__Document source__:
________________________________________

L'Arabie Saoudite a récemment orchestré l’émission de 2 milliards $ d’obligations souveraines chinoises, libellées en dollars américains, témoignant d'une évolution notable dans le paysage financier mondial. Contrairement aux pratiques habituelles, ces obligations ont été émises à Riyad plutôt que dans des centres financiers traditionnels comme New York ou Londres. Le rendement offert était compétitif, aligné avec celui des obligations souveraines américaines (UST), alors même que les pays les mieux notés offrent habituellement une prime de 10 à 20 points de base. L’opération a également connu un succès retentissant, avec une demande vingt fois supérieure à l’offre initiale, contrastant fortement avec les UST, habituellement sursouscrites environ deux fois seulement.

________________________________________

__Exercices__:
[1] Réécrivez le passage du texte sur les obligations chinoises qui va de « L'Arabie Saoudite a » jusqu'à « deux fois seulement. », en mettant « Djeddah » à la place de « Riyad ».
[2] Répondez à ces questions sur le texte sur les obligations chinoises :
(a) Quel est le montant total des obligations émises ?
(b) Dans quelle ville ces obligations ont-elles été émises ?
(c) Combien de fois la demande a-t-elle dépassé l'offre initiale ?

__Entrées fournies__:

________________________________________

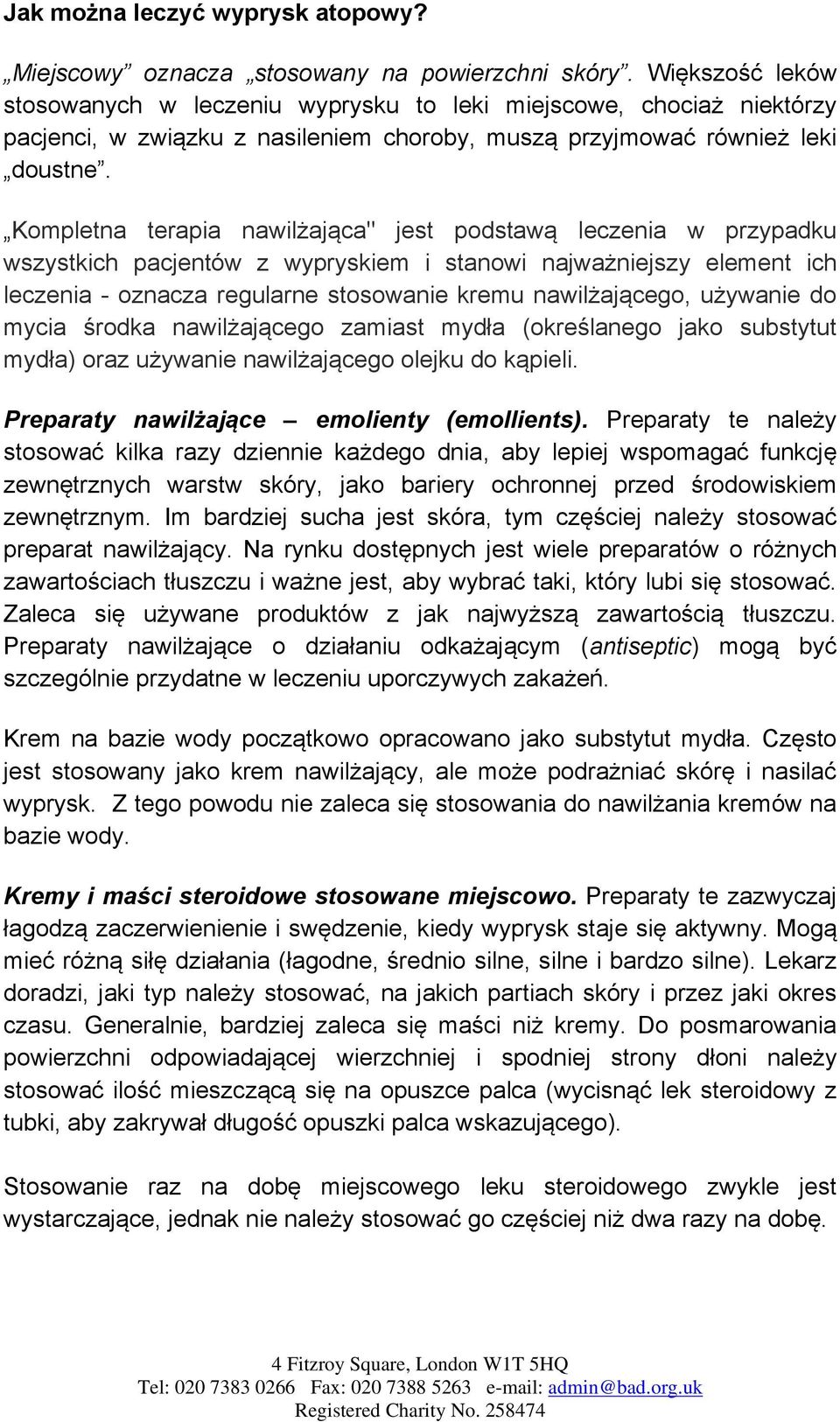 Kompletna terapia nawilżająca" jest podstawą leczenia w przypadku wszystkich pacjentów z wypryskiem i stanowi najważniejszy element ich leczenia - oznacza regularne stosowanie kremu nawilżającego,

________________________________________

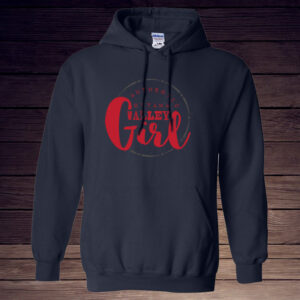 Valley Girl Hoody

________________________________________

__Réponses__:
[1]
L'Arabie Saoudite a récemment orchestré l’émission de 2 milliards $ d’obligations souveraines chinoises, libellées en dollars américains, témoignant d'une évolution notable dans le paysage financier mondial. Contrairement aux pratiques habituelles, ces obligations ont été émises à Djeddah plutôt que dans des centres financiers traditionnels comme New York ou Londres. Le rendement offert était compétitif, aligné avec celui des obligations souveraines américaines (UST), alors même que les pays les mieux notés offrent habituellement une prime de 10 à 20 points de base. L’opération a également connu un succès retentissant, avec une demande vingt fois supérieure à l’offre initiale, contrastant fortement avec les UST, habituellement sursouscrites environ deux fois seulement.

[2]
(a) 2 milliards $.
(b) À Riyad.
(c) Vingt fois.